A diferencia de Alemania o de Estados Unidos, donde los límites de los Länder o de los estados fijaban, de hecho, los límites administrativos al desarrollo de los actores, el mapa eléctrico de Francia fue el resultado como de “manchas de aceite” de la expansión de esos desarrolladores.
La nacionalización de 1946 reuniría a cinco grandes grupos privados, doscientas empresas de producción, una centena de sociedades de transporte y casi un millar de distribuidores para formar EDF. Solo quedaron fuera de la frontera trazada para el nuevo gigante las empresas de distribución que ya pertenecían a capitales públicos y las centrales de producción de las empresas públicas (Charbonnages de France, SNCF, Compagnie Nationale du Rhone). EDF controlaría de esta forma la totalidad del transporte, 95% de la distribución y entre 40% y 25% de la producción térmica e hidráulica, respectivamente.
EDF se desarrolló sobre la base de una gran legitimidad: una gran mayoría de la representación nacional, un acuerdo político y social con el Partido Comunista y la poderosa central sindical, la Confédération Générale du Travail (CGT), para la asignación a la obra social del 1% de los ingresos de explotación; un acuerdo con los accionistas con el que agregaban a la indemnización de los propietarios de las antiguas sociedades privadas un “interés complementario” que no podía ser inferior al 1% de los ingresos provenientes de las ventas de electricidad. El nuevo proveedor ejercería rápidamente un dominio técnico y económico por su tamaño e influencia y por la calidad de sus primeros dirigentes.

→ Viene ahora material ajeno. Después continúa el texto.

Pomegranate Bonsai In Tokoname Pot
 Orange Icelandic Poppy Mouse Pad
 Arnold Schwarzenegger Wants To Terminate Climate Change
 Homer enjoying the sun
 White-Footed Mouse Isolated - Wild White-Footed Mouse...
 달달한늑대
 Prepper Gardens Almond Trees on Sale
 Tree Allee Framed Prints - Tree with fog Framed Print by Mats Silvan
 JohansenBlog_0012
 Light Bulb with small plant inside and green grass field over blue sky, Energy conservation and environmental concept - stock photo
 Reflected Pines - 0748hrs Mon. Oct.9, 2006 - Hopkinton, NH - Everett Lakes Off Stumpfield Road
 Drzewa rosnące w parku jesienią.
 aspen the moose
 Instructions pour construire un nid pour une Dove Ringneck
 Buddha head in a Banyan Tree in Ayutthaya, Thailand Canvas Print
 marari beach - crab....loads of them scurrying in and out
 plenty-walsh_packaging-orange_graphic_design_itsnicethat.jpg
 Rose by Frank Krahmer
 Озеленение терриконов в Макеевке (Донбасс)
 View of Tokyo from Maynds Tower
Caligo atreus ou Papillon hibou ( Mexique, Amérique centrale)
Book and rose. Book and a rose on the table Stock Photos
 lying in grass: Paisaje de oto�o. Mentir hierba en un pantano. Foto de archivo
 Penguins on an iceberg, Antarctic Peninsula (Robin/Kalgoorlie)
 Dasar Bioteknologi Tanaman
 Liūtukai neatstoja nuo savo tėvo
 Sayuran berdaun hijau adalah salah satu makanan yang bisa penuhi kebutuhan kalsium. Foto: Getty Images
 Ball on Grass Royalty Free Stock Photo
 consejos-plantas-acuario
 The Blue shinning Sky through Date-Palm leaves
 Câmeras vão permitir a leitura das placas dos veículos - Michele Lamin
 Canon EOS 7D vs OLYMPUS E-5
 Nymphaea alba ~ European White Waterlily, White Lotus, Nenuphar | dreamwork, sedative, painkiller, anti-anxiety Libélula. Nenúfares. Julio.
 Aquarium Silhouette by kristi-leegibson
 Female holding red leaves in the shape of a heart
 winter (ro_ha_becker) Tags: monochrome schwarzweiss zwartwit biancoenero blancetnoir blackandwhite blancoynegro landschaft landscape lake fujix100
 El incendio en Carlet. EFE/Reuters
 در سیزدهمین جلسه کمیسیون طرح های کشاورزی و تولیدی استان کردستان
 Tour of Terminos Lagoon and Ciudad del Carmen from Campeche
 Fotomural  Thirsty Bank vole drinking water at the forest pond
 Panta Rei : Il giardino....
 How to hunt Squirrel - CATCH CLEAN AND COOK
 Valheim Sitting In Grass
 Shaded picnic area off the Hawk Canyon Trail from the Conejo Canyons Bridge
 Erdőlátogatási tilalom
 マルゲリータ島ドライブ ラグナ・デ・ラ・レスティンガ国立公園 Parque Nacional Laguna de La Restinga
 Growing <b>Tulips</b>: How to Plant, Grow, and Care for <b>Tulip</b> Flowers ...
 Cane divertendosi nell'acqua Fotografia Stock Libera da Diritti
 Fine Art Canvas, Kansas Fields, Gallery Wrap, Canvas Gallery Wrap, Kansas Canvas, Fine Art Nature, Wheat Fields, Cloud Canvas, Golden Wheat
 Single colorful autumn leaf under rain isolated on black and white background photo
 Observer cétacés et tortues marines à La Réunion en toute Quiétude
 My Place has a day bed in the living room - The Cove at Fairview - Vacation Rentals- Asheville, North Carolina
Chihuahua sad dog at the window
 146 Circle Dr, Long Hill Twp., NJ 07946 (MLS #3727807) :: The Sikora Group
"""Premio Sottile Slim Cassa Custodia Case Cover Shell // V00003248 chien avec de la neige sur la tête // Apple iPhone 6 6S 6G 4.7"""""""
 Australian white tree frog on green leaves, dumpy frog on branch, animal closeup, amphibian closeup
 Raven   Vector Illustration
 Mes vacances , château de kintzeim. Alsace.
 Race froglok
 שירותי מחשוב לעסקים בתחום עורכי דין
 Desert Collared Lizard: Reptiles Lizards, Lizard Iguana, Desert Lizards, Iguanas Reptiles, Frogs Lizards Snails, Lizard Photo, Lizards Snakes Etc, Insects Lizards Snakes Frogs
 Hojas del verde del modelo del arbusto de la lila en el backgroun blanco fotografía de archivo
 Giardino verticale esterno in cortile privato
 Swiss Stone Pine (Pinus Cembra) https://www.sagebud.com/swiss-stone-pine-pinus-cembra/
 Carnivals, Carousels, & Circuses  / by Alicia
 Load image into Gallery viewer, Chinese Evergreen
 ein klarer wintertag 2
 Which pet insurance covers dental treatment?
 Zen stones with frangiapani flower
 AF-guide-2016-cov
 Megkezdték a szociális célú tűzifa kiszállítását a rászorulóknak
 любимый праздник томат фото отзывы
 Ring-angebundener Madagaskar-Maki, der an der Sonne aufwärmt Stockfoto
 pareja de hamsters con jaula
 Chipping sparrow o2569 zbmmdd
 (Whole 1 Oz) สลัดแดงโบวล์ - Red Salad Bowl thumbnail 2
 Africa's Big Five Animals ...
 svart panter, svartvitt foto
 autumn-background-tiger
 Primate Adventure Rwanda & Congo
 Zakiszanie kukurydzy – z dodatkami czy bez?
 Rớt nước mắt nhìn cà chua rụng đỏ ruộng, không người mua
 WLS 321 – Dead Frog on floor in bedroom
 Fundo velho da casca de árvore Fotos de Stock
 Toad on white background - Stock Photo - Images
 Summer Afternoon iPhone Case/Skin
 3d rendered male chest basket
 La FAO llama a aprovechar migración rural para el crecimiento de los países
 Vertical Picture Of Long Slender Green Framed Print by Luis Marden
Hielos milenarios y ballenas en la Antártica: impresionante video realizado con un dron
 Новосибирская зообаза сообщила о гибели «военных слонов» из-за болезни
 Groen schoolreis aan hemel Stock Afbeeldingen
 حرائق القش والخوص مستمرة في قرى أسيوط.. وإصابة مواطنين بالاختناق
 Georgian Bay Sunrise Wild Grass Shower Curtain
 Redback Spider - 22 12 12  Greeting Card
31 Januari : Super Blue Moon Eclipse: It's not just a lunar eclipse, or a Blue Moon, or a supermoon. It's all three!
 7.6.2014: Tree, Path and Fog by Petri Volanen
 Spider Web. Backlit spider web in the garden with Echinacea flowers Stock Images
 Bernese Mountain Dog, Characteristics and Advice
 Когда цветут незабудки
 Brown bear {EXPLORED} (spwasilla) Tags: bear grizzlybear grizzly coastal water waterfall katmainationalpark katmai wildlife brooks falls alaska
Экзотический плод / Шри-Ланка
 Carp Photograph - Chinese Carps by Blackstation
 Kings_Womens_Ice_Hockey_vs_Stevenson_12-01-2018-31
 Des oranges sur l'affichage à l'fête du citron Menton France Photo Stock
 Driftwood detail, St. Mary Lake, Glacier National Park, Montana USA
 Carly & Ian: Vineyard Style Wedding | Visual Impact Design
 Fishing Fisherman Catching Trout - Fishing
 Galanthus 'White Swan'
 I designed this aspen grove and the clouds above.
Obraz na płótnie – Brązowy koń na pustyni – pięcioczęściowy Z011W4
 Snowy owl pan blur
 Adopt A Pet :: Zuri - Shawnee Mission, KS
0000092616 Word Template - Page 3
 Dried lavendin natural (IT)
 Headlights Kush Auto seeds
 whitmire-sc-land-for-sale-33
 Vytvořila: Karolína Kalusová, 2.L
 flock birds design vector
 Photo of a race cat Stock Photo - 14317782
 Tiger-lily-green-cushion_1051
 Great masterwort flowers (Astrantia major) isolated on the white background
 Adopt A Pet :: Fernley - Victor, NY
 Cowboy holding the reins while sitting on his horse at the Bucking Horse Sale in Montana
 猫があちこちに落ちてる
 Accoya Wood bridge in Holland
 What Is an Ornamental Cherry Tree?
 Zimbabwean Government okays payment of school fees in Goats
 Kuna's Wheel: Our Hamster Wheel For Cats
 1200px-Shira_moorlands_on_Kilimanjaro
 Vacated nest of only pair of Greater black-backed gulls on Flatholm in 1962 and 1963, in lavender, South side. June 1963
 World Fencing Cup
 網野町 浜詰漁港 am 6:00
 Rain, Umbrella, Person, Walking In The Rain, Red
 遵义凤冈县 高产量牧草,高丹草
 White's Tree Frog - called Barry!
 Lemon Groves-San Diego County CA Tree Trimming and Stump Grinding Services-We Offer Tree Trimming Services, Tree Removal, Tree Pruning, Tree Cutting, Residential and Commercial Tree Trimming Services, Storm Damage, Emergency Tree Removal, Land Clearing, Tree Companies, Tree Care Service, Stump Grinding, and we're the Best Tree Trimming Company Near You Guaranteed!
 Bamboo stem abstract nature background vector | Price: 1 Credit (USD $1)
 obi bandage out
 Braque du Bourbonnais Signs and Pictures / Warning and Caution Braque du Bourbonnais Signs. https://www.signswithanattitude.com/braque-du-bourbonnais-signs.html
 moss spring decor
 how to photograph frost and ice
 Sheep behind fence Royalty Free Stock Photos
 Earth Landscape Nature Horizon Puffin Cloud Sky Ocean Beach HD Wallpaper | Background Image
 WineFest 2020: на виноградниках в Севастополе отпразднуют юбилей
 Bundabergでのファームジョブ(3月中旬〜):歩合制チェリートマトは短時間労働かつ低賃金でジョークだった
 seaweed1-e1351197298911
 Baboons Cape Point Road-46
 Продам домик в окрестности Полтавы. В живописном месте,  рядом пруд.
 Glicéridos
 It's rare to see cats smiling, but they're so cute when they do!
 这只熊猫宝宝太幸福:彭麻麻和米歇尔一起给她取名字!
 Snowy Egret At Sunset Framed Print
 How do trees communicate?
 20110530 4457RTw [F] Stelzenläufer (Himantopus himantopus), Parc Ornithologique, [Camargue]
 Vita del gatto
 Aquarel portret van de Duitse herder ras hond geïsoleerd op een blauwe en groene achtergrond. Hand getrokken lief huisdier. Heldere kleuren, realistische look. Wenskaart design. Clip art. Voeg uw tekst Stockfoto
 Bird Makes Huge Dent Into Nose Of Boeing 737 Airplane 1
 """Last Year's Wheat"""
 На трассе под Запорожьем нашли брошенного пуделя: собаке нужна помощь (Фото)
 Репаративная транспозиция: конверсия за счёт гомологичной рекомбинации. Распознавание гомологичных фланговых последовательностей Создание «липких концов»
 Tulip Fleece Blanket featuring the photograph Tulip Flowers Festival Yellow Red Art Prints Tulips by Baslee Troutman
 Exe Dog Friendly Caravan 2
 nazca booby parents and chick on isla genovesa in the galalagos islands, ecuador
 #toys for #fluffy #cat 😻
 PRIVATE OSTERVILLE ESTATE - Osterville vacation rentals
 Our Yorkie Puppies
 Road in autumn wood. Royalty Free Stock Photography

El programa de la Resistencia también previó modernizar la economía francesa dotándola de un “plan”. En forma un poco curiosa, es a Jean Monnet, un empresario y banquero del sudoeste que se había reunido con De Gaulle en Washington en 1945, a quien se le confía la implementación de esta herramienta. Hombre de negocios internacional, agente de influencias de los americanos, es quien podía garantizar lo que Estados Unidos le pedía a Francia para poder acceder al Plan Marshall: un programa serio de reactivación económica. Desconfiado por naturaleza y, por su experiencia como comerciante, de cualquier planificación autoritaria al estilo soviético, Monnet promueve el concepto “planificación indicativa”. Creía que el simple hecho de fijar objetivos ambiciosos y coherentes era suficiente para alcanzarlos. Crea el Comisariado del Plan, estructura ligera pero poderosa que, por su influencia intelectual y su independencia, orienta el desarrollo de lo que serían los Treinta Gloriosos años.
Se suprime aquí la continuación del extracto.